Analgesic efficacy of Clonidine as an adjuvant in ultrasound-guided rectus sheath block for midline incisional hernia repair - A randomized double-blind controlled trial

Clonidine as an adjuvant has not been evaluated in rectus sheath block (RSB) for postoperative pain management in incisional hernia repair. The study aims to evaluate clonidine as an adjuvant in single-shot RSB along with general anesthesia (GA). This randomized, double-blind controlled study was conducted following IEC-Human approval and written informed consent from 30 patients of either sex, aged 16 to 60 years, ASA physical status I or II undergoing midline incisional hernia repair under GA. All patients received ultrasound-guided bilateral RSB following administration of GA. The subjects enrolled in the study were randomly allocated to receive either normal saline 1 mL (group B) or clonidine 1 μg/kg diluted to 1 mL with normal saline (group BC) as adjuvant along with 9 mL bupivacaine hydrochloride 0.25%. Inj. tramadol 1 mg/kg was administered for rescue analgesia.
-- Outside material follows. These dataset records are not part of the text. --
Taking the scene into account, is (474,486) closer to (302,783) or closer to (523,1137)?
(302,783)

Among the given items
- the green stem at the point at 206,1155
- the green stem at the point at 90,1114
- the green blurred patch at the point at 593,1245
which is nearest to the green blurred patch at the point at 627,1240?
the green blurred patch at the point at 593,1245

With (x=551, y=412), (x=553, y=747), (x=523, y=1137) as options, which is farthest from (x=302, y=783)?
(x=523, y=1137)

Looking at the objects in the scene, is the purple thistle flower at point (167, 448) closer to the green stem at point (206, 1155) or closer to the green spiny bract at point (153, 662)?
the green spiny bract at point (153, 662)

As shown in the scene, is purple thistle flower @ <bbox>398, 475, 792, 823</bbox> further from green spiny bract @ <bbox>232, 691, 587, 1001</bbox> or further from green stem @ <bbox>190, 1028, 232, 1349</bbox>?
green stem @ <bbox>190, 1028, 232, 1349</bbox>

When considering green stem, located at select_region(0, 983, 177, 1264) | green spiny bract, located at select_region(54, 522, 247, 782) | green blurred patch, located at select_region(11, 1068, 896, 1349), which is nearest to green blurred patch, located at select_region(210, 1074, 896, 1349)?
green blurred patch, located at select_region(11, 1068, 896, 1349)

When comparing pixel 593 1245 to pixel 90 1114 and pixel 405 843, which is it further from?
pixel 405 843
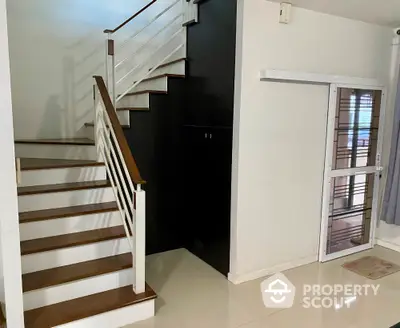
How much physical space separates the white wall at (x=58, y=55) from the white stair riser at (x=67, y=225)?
1692 mm

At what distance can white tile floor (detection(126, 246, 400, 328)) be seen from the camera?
2.62 m

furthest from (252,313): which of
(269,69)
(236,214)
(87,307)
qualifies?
(269,69)

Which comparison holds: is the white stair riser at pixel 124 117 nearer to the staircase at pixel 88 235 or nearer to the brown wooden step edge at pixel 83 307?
the staircase at pixel 88 235

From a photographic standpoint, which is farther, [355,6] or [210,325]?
[355,6]

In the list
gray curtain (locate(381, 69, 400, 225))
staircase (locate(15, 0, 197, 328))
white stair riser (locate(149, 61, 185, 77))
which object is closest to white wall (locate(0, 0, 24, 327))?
staircase (locate(15, 0, 197, 328))

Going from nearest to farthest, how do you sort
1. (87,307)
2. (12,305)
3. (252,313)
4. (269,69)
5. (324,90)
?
(12,305) < (87,307) < (252,313) < (269,69) < (324,90)

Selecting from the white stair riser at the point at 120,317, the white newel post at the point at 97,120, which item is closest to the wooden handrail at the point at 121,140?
the white newel post at the point at 97,120

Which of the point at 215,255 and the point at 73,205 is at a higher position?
the point at 73,205

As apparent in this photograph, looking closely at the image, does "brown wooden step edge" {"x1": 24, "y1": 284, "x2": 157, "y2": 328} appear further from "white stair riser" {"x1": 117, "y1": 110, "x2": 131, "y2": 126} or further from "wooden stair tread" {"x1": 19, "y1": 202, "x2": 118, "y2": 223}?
"white stair riser" {"x1": 117, "y1": 110, "x2": 131, "y2": 126}

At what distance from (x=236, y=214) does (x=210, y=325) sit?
96 centimetres

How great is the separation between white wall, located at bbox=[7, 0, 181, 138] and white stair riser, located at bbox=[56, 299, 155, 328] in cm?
249

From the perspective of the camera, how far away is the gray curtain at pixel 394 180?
12.2 feet

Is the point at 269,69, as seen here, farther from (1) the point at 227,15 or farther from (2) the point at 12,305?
(2) the point at 12,305

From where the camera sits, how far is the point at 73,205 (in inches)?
123
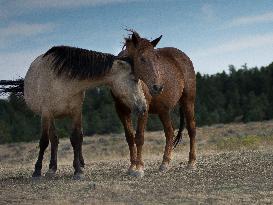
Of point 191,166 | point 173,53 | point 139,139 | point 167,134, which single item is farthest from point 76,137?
point 173,53

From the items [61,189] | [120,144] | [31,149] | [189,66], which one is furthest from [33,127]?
[61,189]

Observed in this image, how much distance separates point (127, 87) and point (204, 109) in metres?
35.8

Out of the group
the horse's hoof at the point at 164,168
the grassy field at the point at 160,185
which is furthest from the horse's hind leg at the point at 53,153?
the horse's hoof at the point at 164,168

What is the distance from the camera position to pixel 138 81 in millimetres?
9891

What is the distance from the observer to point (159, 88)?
9.53 meters

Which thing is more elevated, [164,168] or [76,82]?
[76,82]

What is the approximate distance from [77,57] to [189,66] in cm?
308

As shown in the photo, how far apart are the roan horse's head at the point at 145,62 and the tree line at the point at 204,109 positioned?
897 inches

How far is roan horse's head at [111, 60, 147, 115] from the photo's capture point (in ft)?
32.0

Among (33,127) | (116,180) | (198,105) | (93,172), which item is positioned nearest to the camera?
(116,180)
The primary outcome was the time to first request for analgesia, and secondary outcomes were total consumption of rescue analgesic over 24 h, numerical rating score (NRS), patients' satisfaction, hemodynamics, and side effects. Unpaired t-test and Chi-square test were used. On intergroup analysis, the mean time to first request for analgesia (in min) was significantly higher in group BC i.e., [9.60 (± 5.23) vs 5.33 (± 3.53); ( < 0.034]; whereas, the mean rescue analgesic consumption in 24 h (in mg) was higher in group B i.e., [(88.00 ± 60.97) vs (46.00 ± 48.08)]; ( < 0.045)]. Hemodynamic parameters i.e., mean blood pressure and heart rate were comparable between the two groups, and there were no side effects. Clonidine as an adjuvant in single-shot ultasonography (USG)-guided RSB along with GA is efficacious for postoperative pain management following midline incisional hernia repair.